━━━━━ Material provided

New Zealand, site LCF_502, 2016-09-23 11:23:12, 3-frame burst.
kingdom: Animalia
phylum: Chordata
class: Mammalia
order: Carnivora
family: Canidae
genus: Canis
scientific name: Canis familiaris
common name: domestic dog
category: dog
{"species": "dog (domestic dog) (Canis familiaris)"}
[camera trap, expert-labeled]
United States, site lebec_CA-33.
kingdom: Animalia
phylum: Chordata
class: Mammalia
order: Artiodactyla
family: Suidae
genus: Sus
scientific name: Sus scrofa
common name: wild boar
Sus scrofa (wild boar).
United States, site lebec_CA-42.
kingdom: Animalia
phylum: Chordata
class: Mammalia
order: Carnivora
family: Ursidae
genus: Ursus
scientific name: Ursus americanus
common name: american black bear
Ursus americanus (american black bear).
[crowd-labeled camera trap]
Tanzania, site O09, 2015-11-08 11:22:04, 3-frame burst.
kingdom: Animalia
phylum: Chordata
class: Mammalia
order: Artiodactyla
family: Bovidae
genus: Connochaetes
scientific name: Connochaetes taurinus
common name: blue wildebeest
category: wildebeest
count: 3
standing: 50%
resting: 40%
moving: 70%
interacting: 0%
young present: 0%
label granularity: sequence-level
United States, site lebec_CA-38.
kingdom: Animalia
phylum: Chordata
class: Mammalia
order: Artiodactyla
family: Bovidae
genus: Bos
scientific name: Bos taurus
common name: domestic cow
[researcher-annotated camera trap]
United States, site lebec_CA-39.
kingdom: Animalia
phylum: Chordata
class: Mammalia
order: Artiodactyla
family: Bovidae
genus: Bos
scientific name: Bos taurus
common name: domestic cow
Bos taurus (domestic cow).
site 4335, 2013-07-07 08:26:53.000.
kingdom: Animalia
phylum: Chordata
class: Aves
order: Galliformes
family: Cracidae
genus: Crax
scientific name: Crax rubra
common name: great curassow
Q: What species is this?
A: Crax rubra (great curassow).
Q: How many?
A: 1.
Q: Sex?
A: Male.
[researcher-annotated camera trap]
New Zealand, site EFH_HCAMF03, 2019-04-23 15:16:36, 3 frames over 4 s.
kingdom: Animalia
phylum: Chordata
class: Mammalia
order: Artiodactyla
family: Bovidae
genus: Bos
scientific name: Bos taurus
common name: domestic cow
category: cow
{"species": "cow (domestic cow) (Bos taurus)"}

━━━━━━━━━━

■ What to do:
Exactly as they stand above, write out the entries.

■ Result:
New Zealand, site LCF_502, 2016-09-23 11:23:12, 3-frame burst.
kingdom: Animalia
phylum: Chordata
class: Mammalia
order: Carnivora
family: Canidae
genus: Canis
scientific name: Canis familiaris
common name: domestic dog
category: dog
{"species": "dog (domestic dog) (Canis familiaris)"}
[camera trap, expert-labeled]
United States, site lebec_CA-33.
kingdom: Animalia
phylum: Chordata
class: Mammalia
order: Artiodactyla
family: Suidae
genus: Sus
scientific name: Sus scrofa
common name: wild boar
Sus scrofa (wild boar).
United States, site lebec_CA-42.
kingdom: Animalia
phylum: Chordata
class: Mammalia
order: Carnivora
family: Ursidae
genus: Ursus
scientific name: Ursus americanus
common name: american black bear
Ursus americanus (american black bear).
[crowd-labeled camera trap]
Tanzania, site O09, 2015-11-08 11:22:04, 3-frame burst.
kingdom: Animalia
phylum: Chordata
class: Mammalia
order: Artiodactyla
family: Bovidae
genus: Connochaetes
scientific name: Connochaetes taurinus
common name: blue wildebeest
category: wildebeest
count: 3
standing: 50%
resting: 40%
moving: 70%
interacting: 0%
young present: 0%
label granularity: sequence-level
United States, site lebec_CA-38.
kingdom: Animalia
phylum: Chordata
class: Mammalia
order: Artiodactyla
family: Bovidae
genus: Bos
scientific name: Bos taurus
common name: domestic cow
[researcher-annotated camera trap]
United States, site lebec_CA-39.
kingdom: Animalia
phylum: Chordata
class: Mammalia
order: Artiodactyla
family: Bovidae
genus: Bos
scientific name: Bos taurus
common name: domestic cow
Bos taurus (domestic cow).
site 4335, 2013-07-07 08:26:53.000.
kingdom: Animalia
phylum: Chordata
class: Aves
order: Galliformes
family: Cracidae
genus: Crax
scientific name: Crax rubra
common name: great curassow
Q: What species is this?
A: Crax rubra (great curassow).
Q: How many?
A: 1.
Q: Sex?
A: Male.
[researcher-annotated camera trap]
New Zealand, site EFH_HCAMF03, 2019-04-23 15:16:36, 3 frames over 4 s.
kingdom: Animalia
phylum: Chordata
class: Mammalia
order: Artiodactyla
family: Bovidae
genus: Bos
scientific name: Bos taurus
common name: domestic cow
category: cow
{"species": "cow (domestic cow) (Bos taurus)"}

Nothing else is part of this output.